The measures announced with give a small positive fiscal impulse to the economy this year then small negatives after that, but with none of the numbers being large enough to alter the positive outlook which we and Treasury have for the economy. They see GDP growth in the coming years of 2.9% for the year to June 2017 then after that 3.2%, 2.8%, and 2.5%. They see no tightening of monetary policy until the 2018/19 year and the unemployment rate trending down to 4.6% come 2020.

Fiscal surpluses as percentages of GDP are projected at 0.3% for 2015/16, then 0.3%, 0.9%, 1.7%, and 2.2%.

Housing Issues

It is popular amongst those who fail to understand the factors pushing Auckland house prices higher and/or have for years incorrectly predicted big declines, to blame speculators for the surge in prices.

However, grouping all investors into the speculators’ camp gives an incorrect guide to the true make-up of the many people purchasing properties to rent.

The results of a survey by Mortgage Choice in Australia were released this week showing that whereas two years ago 20% of people buying investment properties were first home buyers now the proportion is one-third. These ‘rent-investors’ have become a key driving force behind parts of the Australian housing market and we suspect that the same is happening in New Zealand going by anecdotal reports.

It seems reasonable to assume that these rent-investors are not in it for a quick capital gain but a medium-term hold in order to build up a bigger deposit from anticipated price rises and principal repayment and enhance flexibility in their work location early in their career – as in not being tied down to one place through home ownership which can reduce effective functioning of the labour market.

Elders with cash

Another group of we suspect long-term holders is older people who have built up cash assets which they are looking to invest in order to earn more than simply leaving the money in the bank. These investors have above average deposits so are not much affected by deposit size rules and they are not speculating in order to earn a lump sum which will then go back into a bank to earn very little. They want something which will yield income over a long period with reasonable chance of capital gain. Maybe some will buy an investment property with their offspring.

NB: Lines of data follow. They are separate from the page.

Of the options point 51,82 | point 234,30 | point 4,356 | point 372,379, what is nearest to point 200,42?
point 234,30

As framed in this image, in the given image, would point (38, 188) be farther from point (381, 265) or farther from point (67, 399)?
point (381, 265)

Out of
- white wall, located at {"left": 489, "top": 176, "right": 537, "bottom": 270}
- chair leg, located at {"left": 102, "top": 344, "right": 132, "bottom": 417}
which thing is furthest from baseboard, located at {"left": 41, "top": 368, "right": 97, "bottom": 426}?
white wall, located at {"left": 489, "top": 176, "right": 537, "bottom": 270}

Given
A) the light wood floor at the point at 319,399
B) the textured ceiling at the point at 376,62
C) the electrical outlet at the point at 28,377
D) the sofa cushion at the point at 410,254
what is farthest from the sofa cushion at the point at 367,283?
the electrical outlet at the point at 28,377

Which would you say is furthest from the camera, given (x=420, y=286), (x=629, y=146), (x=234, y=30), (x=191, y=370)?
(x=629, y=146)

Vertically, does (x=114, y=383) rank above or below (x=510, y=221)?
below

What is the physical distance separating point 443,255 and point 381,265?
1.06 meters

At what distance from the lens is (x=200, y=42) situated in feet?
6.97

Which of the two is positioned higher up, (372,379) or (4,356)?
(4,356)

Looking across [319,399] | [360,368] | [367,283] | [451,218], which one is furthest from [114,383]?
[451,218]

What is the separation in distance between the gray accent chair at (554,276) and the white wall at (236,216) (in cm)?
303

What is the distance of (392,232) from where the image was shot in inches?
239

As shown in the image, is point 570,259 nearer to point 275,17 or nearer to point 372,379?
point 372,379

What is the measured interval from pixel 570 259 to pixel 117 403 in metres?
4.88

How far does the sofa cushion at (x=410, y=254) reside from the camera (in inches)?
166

Then there are the people acting on warnings about the need to build wealth for retirement by doing exactly that in the form of housing assets. These are also quite likely long-term investors. Plus there are the people who are pursuing housing investment as a business.

Auckland is where over one-third of New Zealand’s population want to live. And just like farmers who with open eyes accept the challenges thrown up by their land, weather, animals, markets, pests and diseases, these Aucklanders knowingly accept the challenge of managing dense traffic, high house prices, and high numbers of people per household.

For your guide, the Budget contained an extra $100 million to free up Crown land for development, extra assistance for social housing, and a warning to councils.

In his Budget Speech the Finance Minister referenced something called the National Policy Statement on Urban Development which is ‘upcoming.’

“This will direct councils to allow more housing development where necessary and to measure the impact of their decisions on house prices.”

Tony Alexander is Chief Economist at Bank of New Zealand.